▶ **MATERIAL PROVIDED**:
== Segment start ==

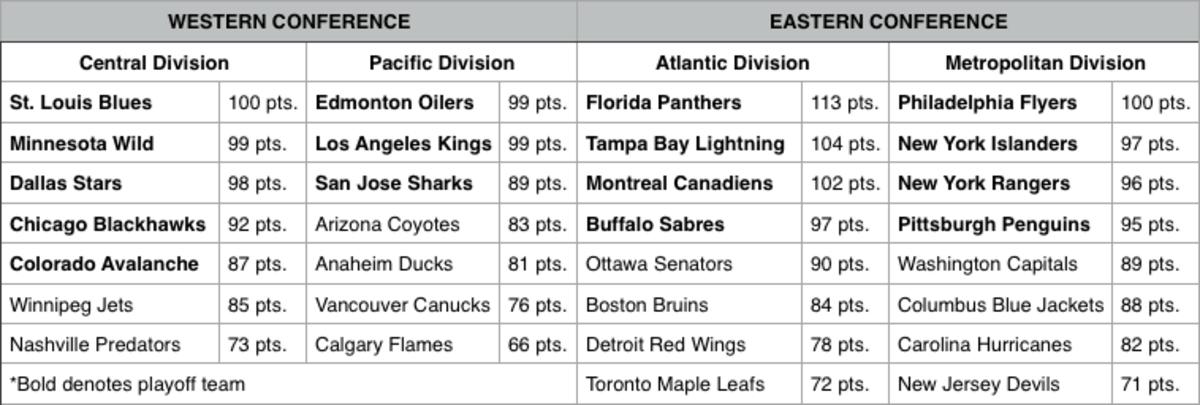The Hockey News NHL 17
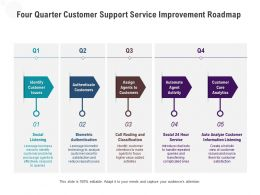 Four Quarter Customer Support Service Improvement Roadmap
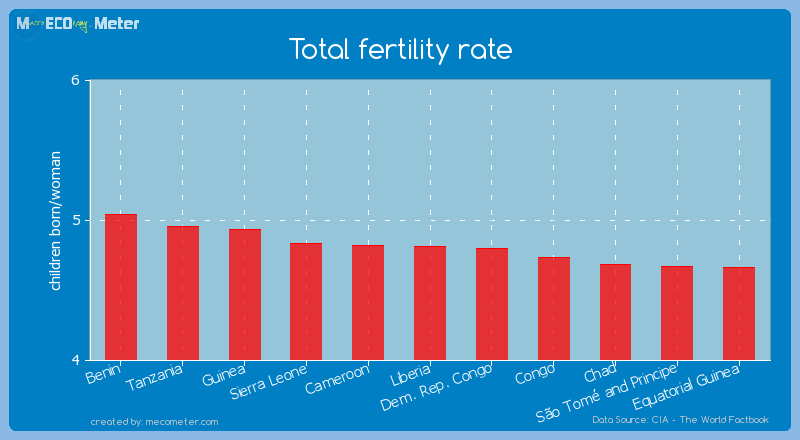 Total fertility rate of Liberia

== Segment end ==

▶ **WHAT TO PRODUCE**: Everything in the listing above except the pictures should be duplicated exactly.

▶ **RESULT FOR THIS EXERCISE**:
The Hockey News NHL 17
 Four Quarter Customer Support Service Improvement Roadmap
 Total fertility rate of Liberia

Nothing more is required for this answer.